In my application I have my constants:
define('APP_PATH', WEB_ROOT . APP_DIR);
define('LIBS_PATH', APP_PATH . LIBS_DIR);
define('MODELS_PATH', APP_PATH . MODELS_DIR);
define('VIEWS_PATH', APP_PATH . VIEWS_DIR);
define('CONTROLLERS_PATH', APP_PATH . CONTROLLERS_DIR);
etc...
because they will never be changing once my application starts and they are simple to access from within any class/method.
I have a config file too with other settings which gets imported into a $config
object that I pass around my application and retrieve them like:
$this->config->setting('some.setting');
I have never had to change a config value at the end or in the middle of my application so wouldn't it be easier to just define them as constants so I can access them anyway in my code easily?
I don't want to be statically retrieving settings either i.e
Config::setting('some.setting');
I have looked at the code of a few PHP frameworks and they all define paths as constants but then have other config settings in some sort of Config
class even though as far as I can see they never change those config settings throughout the code (they might though as I have not read through every line of the tens of thousands) and lots of those frameworks seem to love doing static calls to all sorts of methods from within methods in different classes and people say they are good frameworks but I've read and experienced more bad than good when it comes to static calls within classes/methods.
What do you think is best to do with the config settings?
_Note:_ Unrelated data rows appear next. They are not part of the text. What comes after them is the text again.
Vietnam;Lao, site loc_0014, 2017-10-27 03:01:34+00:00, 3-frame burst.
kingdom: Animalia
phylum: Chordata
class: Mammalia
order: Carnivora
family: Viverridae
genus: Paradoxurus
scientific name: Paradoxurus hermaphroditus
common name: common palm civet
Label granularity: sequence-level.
What do you do?
Wrapping constants in objects makes your code more portable.
This way you can load constants at application bootstrap from a file for example, so you can reuse your code in an arbitrary number of apps, each with a different configuration file.
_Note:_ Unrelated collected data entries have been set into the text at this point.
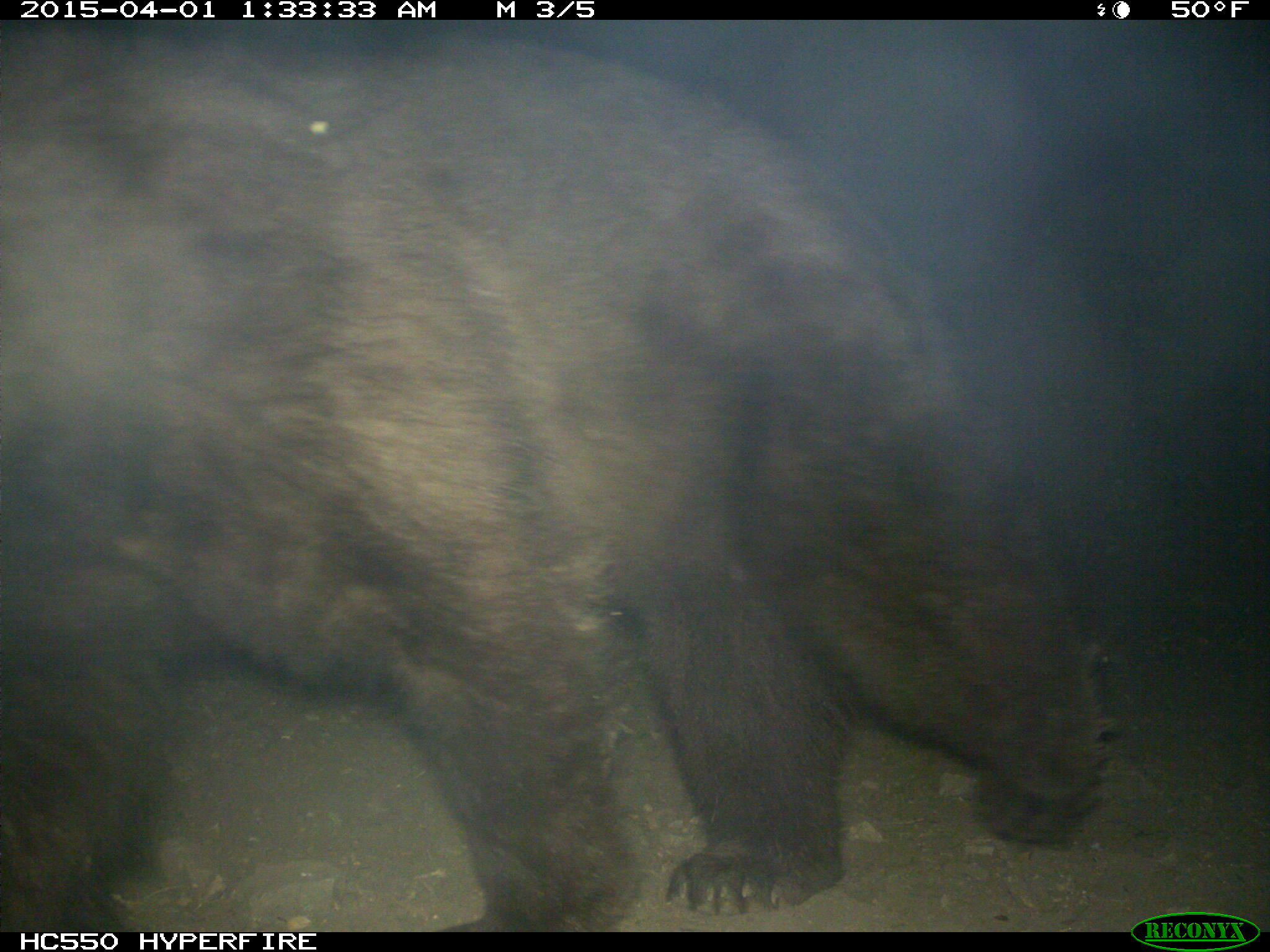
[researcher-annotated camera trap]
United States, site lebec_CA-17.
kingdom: Animalia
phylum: Chordata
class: Mammalia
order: Carnivora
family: Ursidae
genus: Ursus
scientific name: Ursus americanus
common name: american black bear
To another extent, loading stuff from a class acts as a façade: you can move settings from a file to a database, to hardcoding them even, and the whole application won't notice.
You can go with define
for very little projects of course.
Wrapping settings in a config object provides encapsulation, which allows better coexistence.
For instance, suppose you have a framework for database access. If you used global settings for this, you couldn't easily access multiple databases in a single program. Putting the settings into an object allows you to use a particular config object for the corresponding database.